People who do not believe that others are smarter than them are confident in their own abilities. Hence, people who tend to outsmart others think of a difficult task as a showcase rather than a hurdle, since this is precisely how people who are confident in their own abilities regard such tasks.
The conclusion above follows logically if which one of the following is assumed?
(A) People who believe that others are smarter than them tend to outsmart others.
(B) Confidence in one’s own abilities gives one confidence to outsmart others.
(C) People who tend to outsmart others do not believe that others are smarter than them.
(D) People who are not hampered by difficult tasks tend to treat such tasks as opportunities to show off.
(E) People tend to outsmart those who they believe lack self-confidence.
Please show your thinking process by pointing out the gap you mentioned and the way through which choice B bridges the gap. Then see if by filling the gap with B would ENABLE the main conclusion of the argument to be drawn from the premises given. If so, B is the correct answer choice. If not, B is not the sufficient assumption we need as the correct answer.

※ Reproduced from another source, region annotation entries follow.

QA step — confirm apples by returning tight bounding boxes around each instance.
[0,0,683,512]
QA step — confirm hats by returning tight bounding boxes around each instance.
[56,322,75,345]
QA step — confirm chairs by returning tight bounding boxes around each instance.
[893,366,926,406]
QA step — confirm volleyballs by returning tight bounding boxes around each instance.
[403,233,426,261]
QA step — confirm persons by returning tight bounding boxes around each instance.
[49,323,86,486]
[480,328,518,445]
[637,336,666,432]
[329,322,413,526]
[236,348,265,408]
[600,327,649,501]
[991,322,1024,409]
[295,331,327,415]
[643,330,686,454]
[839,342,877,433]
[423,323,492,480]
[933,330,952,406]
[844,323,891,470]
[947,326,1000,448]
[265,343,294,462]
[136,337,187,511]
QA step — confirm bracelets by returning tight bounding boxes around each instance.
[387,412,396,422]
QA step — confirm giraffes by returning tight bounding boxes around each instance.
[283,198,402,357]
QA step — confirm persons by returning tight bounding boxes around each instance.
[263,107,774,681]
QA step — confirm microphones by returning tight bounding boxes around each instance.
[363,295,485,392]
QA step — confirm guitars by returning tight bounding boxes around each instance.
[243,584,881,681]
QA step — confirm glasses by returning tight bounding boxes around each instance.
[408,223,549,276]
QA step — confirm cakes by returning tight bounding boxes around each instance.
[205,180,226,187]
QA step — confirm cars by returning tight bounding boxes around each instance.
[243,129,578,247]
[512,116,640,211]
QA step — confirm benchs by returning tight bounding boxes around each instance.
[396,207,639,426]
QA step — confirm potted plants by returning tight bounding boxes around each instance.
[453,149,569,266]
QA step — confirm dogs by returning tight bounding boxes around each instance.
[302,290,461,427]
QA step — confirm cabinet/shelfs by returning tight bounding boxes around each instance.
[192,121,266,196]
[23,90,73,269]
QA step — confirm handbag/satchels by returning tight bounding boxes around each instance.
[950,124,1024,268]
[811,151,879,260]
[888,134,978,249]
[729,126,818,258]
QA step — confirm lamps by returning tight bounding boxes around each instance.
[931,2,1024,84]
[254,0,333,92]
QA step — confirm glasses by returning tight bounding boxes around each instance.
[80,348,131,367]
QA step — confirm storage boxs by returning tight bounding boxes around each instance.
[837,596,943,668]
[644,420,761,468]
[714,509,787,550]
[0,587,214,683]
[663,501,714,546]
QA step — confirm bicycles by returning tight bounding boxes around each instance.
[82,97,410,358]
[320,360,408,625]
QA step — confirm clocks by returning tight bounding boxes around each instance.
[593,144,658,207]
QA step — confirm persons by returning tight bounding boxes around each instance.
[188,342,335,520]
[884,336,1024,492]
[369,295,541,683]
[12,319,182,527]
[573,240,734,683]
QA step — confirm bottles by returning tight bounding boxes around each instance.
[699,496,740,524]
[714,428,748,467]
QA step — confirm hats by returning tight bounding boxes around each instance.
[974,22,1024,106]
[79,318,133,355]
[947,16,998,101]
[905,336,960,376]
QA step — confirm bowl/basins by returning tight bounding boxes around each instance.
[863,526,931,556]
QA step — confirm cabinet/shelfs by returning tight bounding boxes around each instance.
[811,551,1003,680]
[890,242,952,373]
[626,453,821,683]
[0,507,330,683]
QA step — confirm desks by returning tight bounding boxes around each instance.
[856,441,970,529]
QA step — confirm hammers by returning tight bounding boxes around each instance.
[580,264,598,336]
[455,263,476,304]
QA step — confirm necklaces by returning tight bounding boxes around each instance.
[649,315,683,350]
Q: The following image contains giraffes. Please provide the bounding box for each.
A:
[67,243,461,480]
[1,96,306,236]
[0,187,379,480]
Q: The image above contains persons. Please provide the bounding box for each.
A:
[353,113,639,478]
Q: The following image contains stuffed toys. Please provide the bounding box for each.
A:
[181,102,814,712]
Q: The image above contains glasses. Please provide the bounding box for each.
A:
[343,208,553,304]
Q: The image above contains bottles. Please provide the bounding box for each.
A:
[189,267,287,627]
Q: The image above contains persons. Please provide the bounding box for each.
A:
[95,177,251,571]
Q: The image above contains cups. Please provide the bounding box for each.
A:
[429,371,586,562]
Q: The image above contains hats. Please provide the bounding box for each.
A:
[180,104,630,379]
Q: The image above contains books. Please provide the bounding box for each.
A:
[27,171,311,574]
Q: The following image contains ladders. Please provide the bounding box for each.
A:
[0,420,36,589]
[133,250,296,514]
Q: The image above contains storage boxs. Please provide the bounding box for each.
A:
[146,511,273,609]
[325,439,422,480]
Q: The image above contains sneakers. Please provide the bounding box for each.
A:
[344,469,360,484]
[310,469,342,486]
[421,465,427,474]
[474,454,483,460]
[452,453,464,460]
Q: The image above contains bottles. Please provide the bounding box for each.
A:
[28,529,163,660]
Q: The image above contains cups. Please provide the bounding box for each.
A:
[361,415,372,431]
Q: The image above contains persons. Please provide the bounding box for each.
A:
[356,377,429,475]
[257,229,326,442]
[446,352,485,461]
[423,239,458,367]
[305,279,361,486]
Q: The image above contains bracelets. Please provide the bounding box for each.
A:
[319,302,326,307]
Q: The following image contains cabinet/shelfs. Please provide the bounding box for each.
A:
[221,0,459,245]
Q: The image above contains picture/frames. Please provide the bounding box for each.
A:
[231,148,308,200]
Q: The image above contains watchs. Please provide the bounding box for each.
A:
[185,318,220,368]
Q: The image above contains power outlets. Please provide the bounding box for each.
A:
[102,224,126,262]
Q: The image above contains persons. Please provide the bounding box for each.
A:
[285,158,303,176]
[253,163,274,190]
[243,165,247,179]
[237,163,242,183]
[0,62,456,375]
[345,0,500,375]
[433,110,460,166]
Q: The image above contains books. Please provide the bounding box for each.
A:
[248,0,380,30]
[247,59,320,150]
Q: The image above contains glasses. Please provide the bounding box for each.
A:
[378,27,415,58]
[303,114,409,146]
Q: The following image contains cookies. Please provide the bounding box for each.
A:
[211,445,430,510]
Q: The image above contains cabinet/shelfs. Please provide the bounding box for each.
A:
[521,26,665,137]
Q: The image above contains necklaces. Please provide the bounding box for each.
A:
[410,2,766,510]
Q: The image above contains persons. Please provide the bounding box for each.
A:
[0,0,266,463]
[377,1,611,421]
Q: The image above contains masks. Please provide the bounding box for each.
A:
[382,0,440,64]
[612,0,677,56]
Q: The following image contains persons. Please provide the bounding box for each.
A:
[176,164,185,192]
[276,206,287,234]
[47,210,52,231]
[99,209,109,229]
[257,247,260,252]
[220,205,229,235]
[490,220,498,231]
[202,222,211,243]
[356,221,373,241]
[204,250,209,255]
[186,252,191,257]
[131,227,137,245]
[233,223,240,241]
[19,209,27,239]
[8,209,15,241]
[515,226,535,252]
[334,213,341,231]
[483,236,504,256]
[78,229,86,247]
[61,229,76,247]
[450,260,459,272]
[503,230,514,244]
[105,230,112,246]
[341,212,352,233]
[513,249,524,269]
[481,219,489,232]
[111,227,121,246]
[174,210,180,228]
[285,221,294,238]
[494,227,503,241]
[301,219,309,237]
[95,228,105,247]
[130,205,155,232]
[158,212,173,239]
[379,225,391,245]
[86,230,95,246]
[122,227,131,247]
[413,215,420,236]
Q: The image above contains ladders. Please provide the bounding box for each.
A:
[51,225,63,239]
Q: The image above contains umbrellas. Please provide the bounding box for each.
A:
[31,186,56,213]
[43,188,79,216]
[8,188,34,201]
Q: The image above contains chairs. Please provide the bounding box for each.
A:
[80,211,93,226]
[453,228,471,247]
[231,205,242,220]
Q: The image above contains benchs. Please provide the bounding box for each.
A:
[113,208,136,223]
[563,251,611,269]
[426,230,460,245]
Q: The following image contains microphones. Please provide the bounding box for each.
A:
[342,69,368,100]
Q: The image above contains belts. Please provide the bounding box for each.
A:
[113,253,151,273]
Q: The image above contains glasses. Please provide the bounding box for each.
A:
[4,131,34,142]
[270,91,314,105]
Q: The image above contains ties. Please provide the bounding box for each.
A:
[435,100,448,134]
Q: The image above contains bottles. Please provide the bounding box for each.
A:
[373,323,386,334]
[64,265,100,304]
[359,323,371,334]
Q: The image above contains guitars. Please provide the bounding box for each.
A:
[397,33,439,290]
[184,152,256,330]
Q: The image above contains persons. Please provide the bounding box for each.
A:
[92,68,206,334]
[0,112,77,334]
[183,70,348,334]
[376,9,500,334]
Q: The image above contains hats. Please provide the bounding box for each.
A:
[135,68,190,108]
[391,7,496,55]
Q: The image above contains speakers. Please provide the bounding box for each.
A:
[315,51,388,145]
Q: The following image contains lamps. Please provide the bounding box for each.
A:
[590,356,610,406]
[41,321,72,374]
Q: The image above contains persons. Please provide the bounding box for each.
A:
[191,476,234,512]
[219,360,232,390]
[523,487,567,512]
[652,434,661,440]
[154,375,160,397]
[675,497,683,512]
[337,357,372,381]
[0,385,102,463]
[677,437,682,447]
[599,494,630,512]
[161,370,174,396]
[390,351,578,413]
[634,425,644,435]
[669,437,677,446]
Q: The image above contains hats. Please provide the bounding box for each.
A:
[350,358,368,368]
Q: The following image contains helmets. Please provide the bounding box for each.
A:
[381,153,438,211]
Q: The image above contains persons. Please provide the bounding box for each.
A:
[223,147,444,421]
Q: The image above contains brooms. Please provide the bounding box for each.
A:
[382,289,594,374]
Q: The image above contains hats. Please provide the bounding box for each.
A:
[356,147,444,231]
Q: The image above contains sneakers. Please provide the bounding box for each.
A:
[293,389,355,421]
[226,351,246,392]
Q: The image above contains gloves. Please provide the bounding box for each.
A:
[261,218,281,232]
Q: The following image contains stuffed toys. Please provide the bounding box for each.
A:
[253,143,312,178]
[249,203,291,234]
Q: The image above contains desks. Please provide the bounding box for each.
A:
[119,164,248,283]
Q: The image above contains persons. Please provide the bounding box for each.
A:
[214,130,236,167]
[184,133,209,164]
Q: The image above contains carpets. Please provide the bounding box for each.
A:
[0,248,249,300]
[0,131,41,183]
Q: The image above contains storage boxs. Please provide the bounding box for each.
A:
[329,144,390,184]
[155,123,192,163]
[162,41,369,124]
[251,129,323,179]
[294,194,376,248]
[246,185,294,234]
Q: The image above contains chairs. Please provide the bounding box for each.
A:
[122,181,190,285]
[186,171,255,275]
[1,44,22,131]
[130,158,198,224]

一开始也选的B= =....然后再回去看发现问题了…… B说的是onfidence in one’s own abilities gives one confidence to outsmart others. 连接了 confidence in one's own abilities和 confidence to outsmart others. 其实还是和句意中的要求的连接有微妙的区别………… 逻辑好难啊啊抱头
This is a sufficient assumption question because the word IF in the question stem.
As such, you need to plug in the answer choices and see which one would make the argument complete.
If you pay attention to the conclusion, you would notice that "people who tend to outsmart others", which is a trigger, is not mentioned anywhere else in the passage. Thus, we need that trigger in the correct answer choice.
Only C) fits the bill and when you plug in C), the whole argument works!